Longer “Let’s Play” style video recording is possible too. You simply have to manually start recording rather than just letting this feature silently brew in the background. Pressing Windows + Alt + R starts recording, and while the default max length is an hour you can change that in the Xbox app to two hours if you want.

You can choose the resolution (720p/1080p) and quality (bit-rate) of the recordings, making this much more than the Mickey Mouse take on DVR you might expect for something all-but built into Windows 10.

Audio quality is also customisable (32kbps to 192kbps) and your computer’s mic, if it has one, feed can be recorded too, to let you commentate play with zero editing involved. The only missing part is a picture-in-picture mode that edits together the game feed and webcam footage, for zero-editing YouTube style videos.

Still, for a ‘free’ Windows 10 feature, it’s pretty great.

You can stream games right from an Xbox One

Play Anywhere

Here’s an extra side benefit that, funnily enough, isn’t about PC gamers at all. Windows 10 lets you stream games directly from an Xbox One on the same network thanks to what Microsoft calls Xbox Play Anywhere.

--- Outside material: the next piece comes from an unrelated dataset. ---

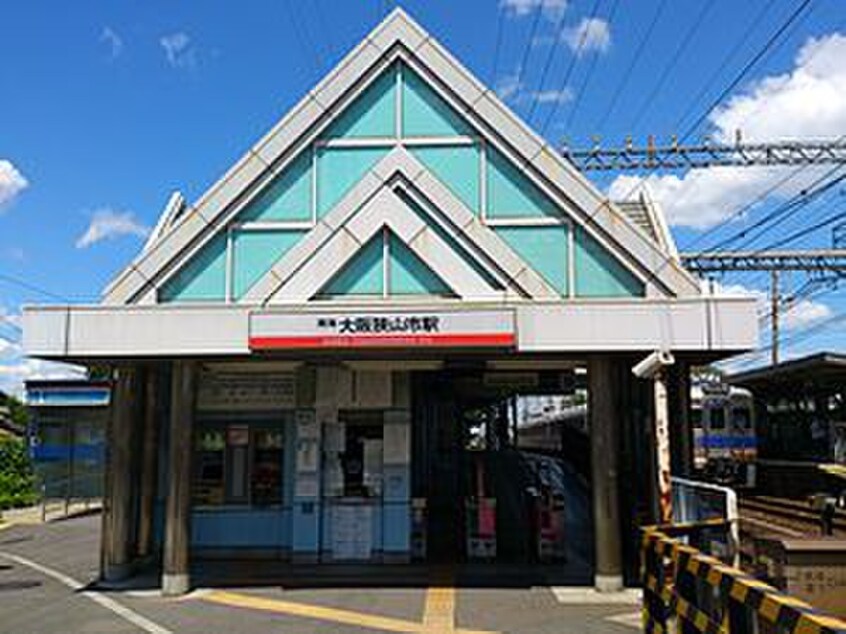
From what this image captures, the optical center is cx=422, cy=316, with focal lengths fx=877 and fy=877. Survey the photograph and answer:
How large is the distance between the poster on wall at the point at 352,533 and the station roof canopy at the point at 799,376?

Similar to PS4 Remote Play streaming, you see on your computer monitor what you would see on your TV screen, with your controller inputs transmitted over your network. If you can use a wired connection, or a direct Powerline hook-up, the experience is excellent.

Performance will take a hit if you use Wi-Fi, with more obvious lag, but that’s just something you’ll have to deal with if you can’t handle an Ethernet cable.

This is a smart feature if you live with a partner, or anyone, who doesn’t appreciate staring at the TV as you play Destiny on your Xbox One.